Question

If the acceleration due to gravity on the surface of Earth is \( g \), then the acceleration due to gravity on a planet whose diameter is \( \frac{1}{3} \) of that of Earth and same mass as that of Earth is \( g' = ng \), where \( n \) is

Hint:

The acceleration due to gravity is inversely proportional to the square of the radius of the planet. So, if the radius decreases, the gravity increases by the square of the ratio.

Answer 1

The acceleration due to gravity \( g' \) on a planet is given by the formula: \[ g' = \frac{GM}{R^2} \] where \( G \) is the gravitational constant, \( M \) is the mass of the planet, and \( R \) is the radius of the planet.

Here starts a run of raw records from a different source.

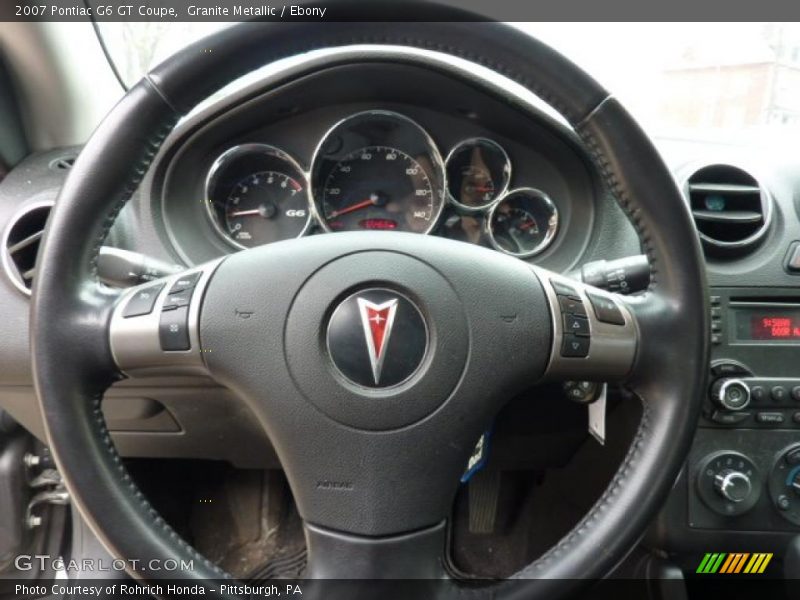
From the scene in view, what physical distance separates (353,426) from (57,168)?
92 centimetres

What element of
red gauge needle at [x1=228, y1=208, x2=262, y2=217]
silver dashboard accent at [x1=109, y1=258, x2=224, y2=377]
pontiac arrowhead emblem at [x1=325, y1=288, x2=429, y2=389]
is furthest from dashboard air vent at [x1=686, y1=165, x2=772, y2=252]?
silver dashboard accent at [x1=109, y1=258, x2=224, y2=377]

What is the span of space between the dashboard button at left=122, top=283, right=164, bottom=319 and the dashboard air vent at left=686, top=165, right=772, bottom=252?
994 mm

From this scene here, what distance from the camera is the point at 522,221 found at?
1.53 meters

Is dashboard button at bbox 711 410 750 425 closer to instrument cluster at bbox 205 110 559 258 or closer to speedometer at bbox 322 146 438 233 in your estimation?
instrument cluster at bbox 205 110 559 258

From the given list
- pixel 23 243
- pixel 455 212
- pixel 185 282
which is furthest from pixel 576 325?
pixel 23 243

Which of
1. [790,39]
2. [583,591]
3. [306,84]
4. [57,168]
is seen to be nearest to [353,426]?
[583,591]

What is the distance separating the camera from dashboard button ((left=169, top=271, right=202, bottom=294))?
0.94m

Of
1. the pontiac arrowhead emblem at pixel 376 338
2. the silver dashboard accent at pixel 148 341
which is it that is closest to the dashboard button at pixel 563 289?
the pontiac arrowhead emblem at pixel 376 338

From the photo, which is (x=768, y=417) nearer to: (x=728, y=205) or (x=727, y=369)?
(x=727, y=369)

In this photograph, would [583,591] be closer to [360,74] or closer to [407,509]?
[407,509]

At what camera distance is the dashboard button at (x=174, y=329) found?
918mm

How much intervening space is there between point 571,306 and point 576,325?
0.08 ft

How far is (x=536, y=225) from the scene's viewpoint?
152cm

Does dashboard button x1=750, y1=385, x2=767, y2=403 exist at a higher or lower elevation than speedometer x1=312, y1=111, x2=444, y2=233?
lower
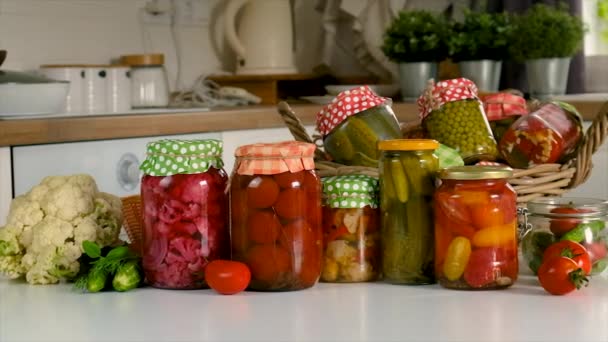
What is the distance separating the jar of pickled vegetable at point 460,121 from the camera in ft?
4.65

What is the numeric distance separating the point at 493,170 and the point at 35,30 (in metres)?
2.28

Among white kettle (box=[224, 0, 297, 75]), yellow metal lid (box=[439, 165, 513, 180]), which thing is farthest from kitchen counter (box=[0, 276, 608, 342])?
white kettle (box=[224, 0, 297, 75])

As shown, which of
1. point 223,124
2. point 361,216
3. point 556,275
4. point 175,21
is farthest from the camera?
point 175,21

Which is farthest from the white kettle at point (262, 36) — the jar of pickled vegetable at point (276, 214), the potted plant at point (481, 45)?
the jar of pickled vegetable at point (276, 214)

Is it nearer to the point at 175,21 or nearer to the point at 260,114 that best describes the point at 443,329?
the point at 260,114

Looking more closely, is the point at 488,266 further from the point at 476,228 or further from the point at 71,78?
the point at 71,78

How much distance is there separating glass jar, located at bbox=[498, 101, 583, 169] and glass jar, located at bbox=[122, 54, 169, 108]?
1865 millimetres

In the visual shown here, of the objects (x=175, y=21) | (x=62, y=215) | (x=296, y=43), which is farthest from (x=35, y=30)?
(x=62, y=215)

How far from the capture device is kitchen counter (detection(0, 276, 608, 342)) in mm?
955

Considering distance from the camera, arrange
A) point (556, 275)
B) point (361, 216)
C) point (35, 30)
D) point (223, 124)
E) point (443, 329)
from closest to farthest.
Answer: point (443, 329), point (556, 275), point (361, 216), point (223, 124), point (35, 30)

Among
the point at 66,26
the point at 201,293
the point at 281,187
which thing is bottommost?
the point at 201,293

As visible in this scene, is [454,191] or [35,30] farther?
[35,30]

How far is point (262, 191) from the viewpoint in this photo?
1117 millimetres

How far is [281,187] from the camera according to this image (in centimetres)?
112
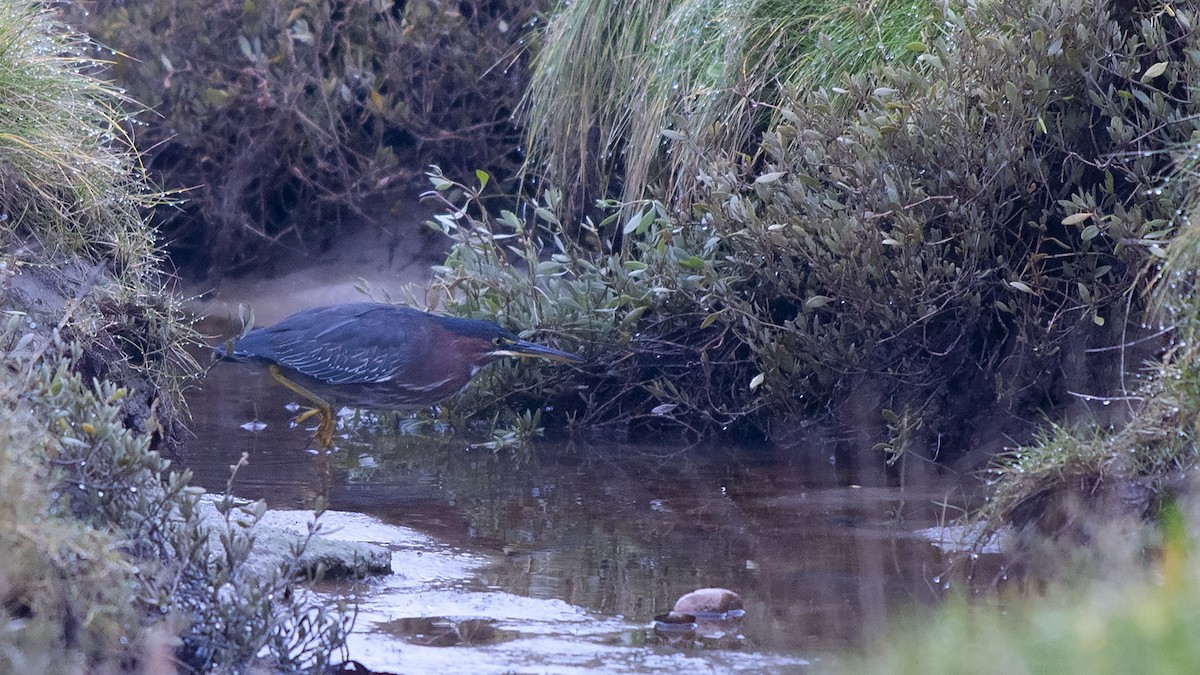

For Earth: \[ g = \frac{GM_{\text{Earth}}}{R_{\text{Earth}}^2} \] Now, for the other planet with the same mass as Earth but with a diameter \( \frac{1}{3} \) of Earth's diameter, the radius of the planet \( R' \) is: \[ R' = \frac{1}{3} R_{\text{Earth}} \] Substituting into the equation for acceleration due to gravity: \[ g' = \frac{GM_{\text{Earth}}}{\left(\frac{1}{3} R_{\text{Earth}}\right)^2} = \frac{GM_{\text{Earth}}}{\frac{1}{9} R_{\text{Earth}}^2} = 9 \times \frac{GM_{\text{Earth}}}{R_{\text{Earth}}^2} = 9g \] Thus, the acceleration due to gravity on this planet is: \[ g' = 9g \] Therefore, the value of \( n \) is \( \frac{1}{9} \).